CVOs are recorded at fair value, and unrealized gains and losses from changes in fair value are recognized in earnings. At March 31, 2006 and December 31, 2005, the fair value of CVOs was $33 million and $7 million, respectively. At March 31, 2006, a hypothetical 10 percent change in the market price would not have had a material effect on our financial position, results of operations or cash flows.

COMMODITY PRICE RISK

We are exposed to the effects of market fluctuations in the price of natural gas, coal, fuel oil, electricity and other energy-related products marketed and purchased as a result of our ownership of energy-related assets. Our exposure to these fluctuations is significantly limited by the cost-based regulation of the Utilities. Each state commission allows electric utilities to recover certain of these costs through various cost recovery clauses to the extent the respective commission determines that such costs are prudent. Therefore, while there may be a delay in the timing between when these costs are incurred and when these costs are recovered from the ratepayers, changes from year to year have no material impact on operating results. In addition, many of our long-term power sales contracts shift substantially all fuel responsibility to the purchaser. We also have oil price risk exposure related to synthetic fuel tax credits as discussed in the OTHER MATTERS section of Item 2.
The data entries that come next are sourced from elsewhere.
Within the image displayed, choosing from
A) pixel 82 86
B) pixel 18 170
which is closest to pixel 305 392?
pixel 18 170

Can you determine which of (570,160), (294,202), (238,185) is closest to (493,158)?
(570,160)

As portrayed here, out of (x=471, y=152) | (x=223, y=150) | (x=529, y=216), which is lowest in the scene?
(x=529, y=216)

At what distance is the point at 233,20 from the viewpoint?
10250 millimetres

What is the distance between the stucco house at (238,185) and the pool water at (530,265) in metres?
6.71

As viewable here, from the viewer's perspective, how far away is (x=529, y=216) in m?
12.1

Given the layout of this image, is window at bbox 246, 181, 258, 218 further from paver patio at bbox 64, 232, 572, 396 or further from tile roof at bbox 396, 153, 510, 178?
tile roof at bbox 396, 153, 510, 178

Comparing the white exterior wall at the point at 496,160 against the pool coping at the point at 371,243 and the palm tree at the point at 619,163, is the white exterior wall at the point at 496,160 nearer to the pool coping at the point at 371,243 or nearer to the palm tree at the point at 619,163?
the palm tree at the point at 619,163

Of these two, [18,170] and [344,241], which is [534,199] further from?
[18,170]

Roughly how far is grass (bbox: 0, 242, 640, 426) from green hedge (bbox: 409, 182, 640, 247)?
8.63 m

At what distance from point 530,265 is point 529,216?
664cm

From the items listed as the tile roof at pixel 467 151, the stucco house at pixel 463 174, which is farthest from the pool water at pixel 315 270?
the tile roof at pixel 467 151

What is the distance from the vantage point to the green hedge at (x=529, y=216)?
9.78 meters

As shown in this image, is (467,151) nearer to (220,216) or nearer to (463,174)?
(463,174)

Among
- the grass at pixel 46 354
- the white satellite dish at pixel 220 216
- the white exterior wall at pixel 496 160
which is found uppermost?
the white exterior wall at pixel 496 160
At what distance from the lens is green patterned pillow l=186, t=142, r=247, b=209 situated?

We perform sensitivity analyses to estimate our exposure to the market risk of our commodity positions. Our exposure to commodity price risk has not changed materially since December 31, 2005. A hypothetical 10 percent increase or decrease in quoted market prices in the near term on our derivative commodity instruments would not have had a material effect on our financial position, results of operations or cash flows at March 31, 2006.

See Note 9 for additional information with regard to our commodity contracts and use of derivative financial instruments.

GENERAL
 
Most of our commodity contracts are not derivatives pursuant to SFAS No. 133, “Accounting for Derivative and Hedging Activities” (SFAS No. 133), or qualify as normal purchases or sales pursuant to SFAS No. 133. Therefore, such contracts are not recorded at fair value.
 
ECONOMIC DERIVATIVES
 
Derivative products, primarily electricity and natural gas contracts, may be entered into from time to time for economic hedging purposes. While management believes the economic hedges mitigate exposures to fluctuations in commodity prices, these instruments are not designated as hedges for accounting purposes and are monitored consistent with trading positions. We manage open positions according to established policies and guidelines that limit our exposure to market risk and require daily reporting to management of financial exposures. Gains and losses from such contracts were not material to our or the Utilities’ results of operations for the three months ended March 31, 2006 and 2005. PEC did not have material outstanding positions in such contracts at March 31, 2006 and December 31, 2005. We and PEF did not have material outstanding positions in such contracts at March 31, 2006 and December 31, 2005, other than those receiving regulatory accounting treatment at PEF, as discussed below.
 
PEF has derivative instruments related to its exposure to price fluctuations on fuel oil and natural gas purchases. These instruments receive regulatory accounting treatment. Unrealized gains and losses are recorded in regulatory liabilities and regulatory assets, respectively, until the contracts are settled. Once settled, any realized gains or losses are passed through the fuel clause. At March 31, 2006, the fair values of these instruments were a $79 million short-term derivative asset position included in other current assets, a $56 million long-term derivative asset position included in other assets and deferred debits, a $4 million short-term derivative liability position included in other current liabilities and a $1 million long-term derivative liability position included in other liabilities and deferred credits. At December 31, 2005, the fair values of the instruments were a $77 million short-term derivative asset position included in other current assets, a $45 million long-term derivative asset position included in other assets and deferred debits and a $6 million long-term derivative liability position included in other liabilities and deferred credits.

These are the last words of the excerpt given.